Breakfast, Food, Vegan / March 10, 2017

Pumpkin Spice Waffles – Vegan

GUYSSSSSSS! My new waffle maker just came in the mail! I was so excited because this means. Well you guessed it, WAFFLES! The first batch of waffles I made in it were these yummy pumpkin spice waffles.

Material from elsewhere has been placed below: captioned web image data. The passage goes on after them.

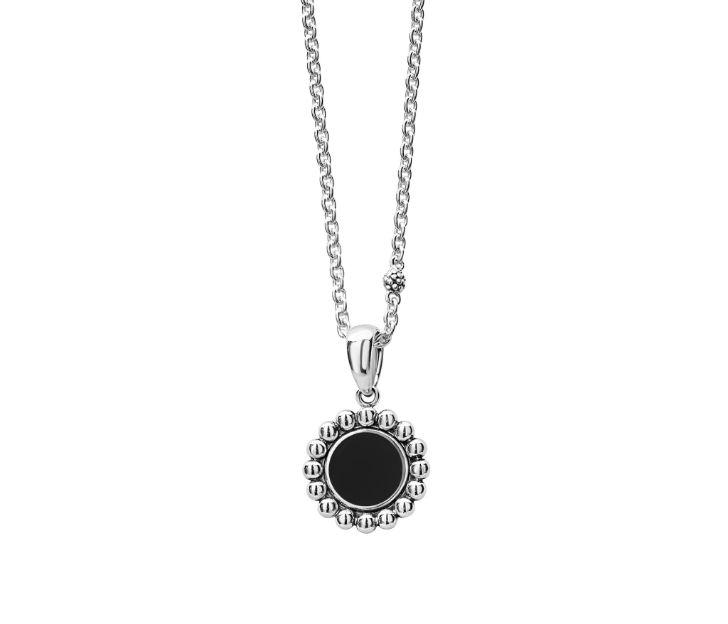 Lagos Black Onyx Maya Circle Pendant Necklace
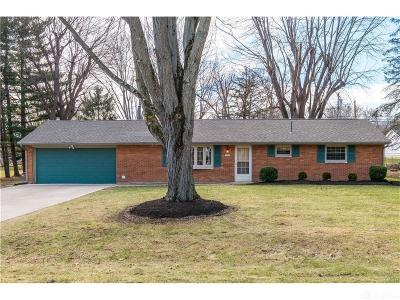 Beavercreek Single Family Home For Sale: 3193 Maginn Drive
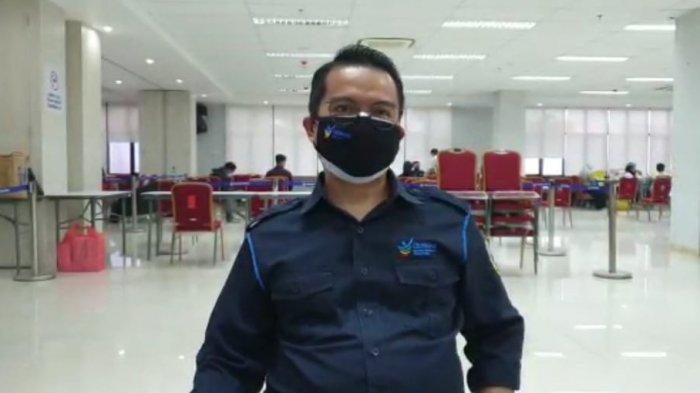 Vaksin Ibu Hamil Berjalan, Jubir Satgas Covid-19 Agust Suwandy Beber Syarat Penerima
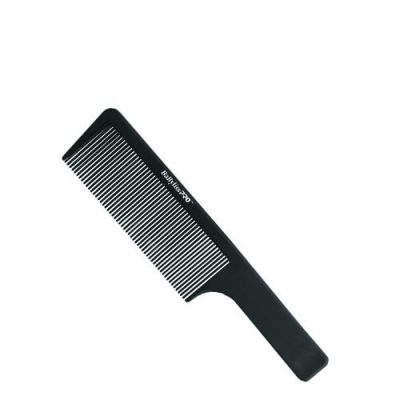 2 For $3 Babyliss 9″ Clipper Comb Black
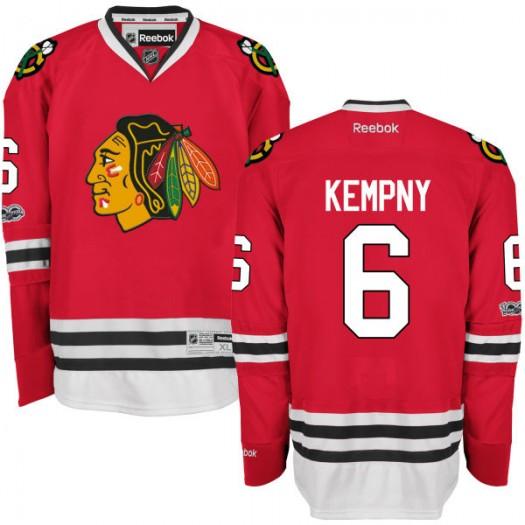 Michal Kempny Chicago Blackhawks Men's Reebok Premier Red Home Centennial Patch Jersey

These waffles are crunchy on the outside while soft and full of warm spices on the inside. This recipe is actually a variation of my sweet potato pie pancake recipe that I will share will you guys VERY soon! Also, another amazing thing about these waffles is the fact that you can freeze them and reheat them later and they taste JUST as good… (if not better, don’t judge me I’ve always been an Eggo waffle kinda gal)…

pumpkin spice waffles

 

Make these for breakfast, brunch, or just to have on hand for the kiddies if you don’t have time to make breakfast everyday and still want them to have something hearty. The whole wheat flour in the batter makes for a super satisfying fill. I hope you all love these waffles as much as I did!

PUMPKIN SPICE WAFFLES

  • Prep Time: 10m
  • Cook Time: 15m
  • Total Time: 25m
  • Yield: 6-8 waffles

Ingredients:

  • 1 cup Whole wheat flour
  • 1 cup AP flour
  • 2 teaspoons baking powder
  • 1/2 teaspoon baking soda
  • 1/4 teaspoon nutmeg
  • 1/4 teaspoon ground cloves
  • 2 teaspoons cinnamon
  • 1 tablespoon ener-g egg replacer or 2 eggs 
  • 1/3 cup sugar
  • 1/2 teaspoon salt
  • 1/2 cup 100% pumpkin puree
  • 1 cup almond milk
  • 1 tablespoon apple cider vinegar 
  • 1/3 C earth balance or coconut oil, melted
  • 1 teaspoon vanilla extract

Instructions:

  1. Grab a large measuring cup mix together your almond milk and apple cider vinegar and set to the side.
  2. Preheat your waffle iron to your desired waffle preference. I use a Hamilton Beach waffle maker on MAX. (cheap and works GREAT)
  3. In a large bowl sift together your flours, baking powder, soda, sugar, spices, and egg replacer. Make a well in the middle of the flour and pour in your melted butter, almond milk mixture, vanilla extract and pumpkin puree. With a rubber, spatula mix everything until JUST incorporated (when you see the last streak of flour just stop. walk away. let the batter rest)
  4. Lastly, I use 1/2 C of batter per waffle and cook my waffles for 4-6 minutes for a perfect full crispy waffle!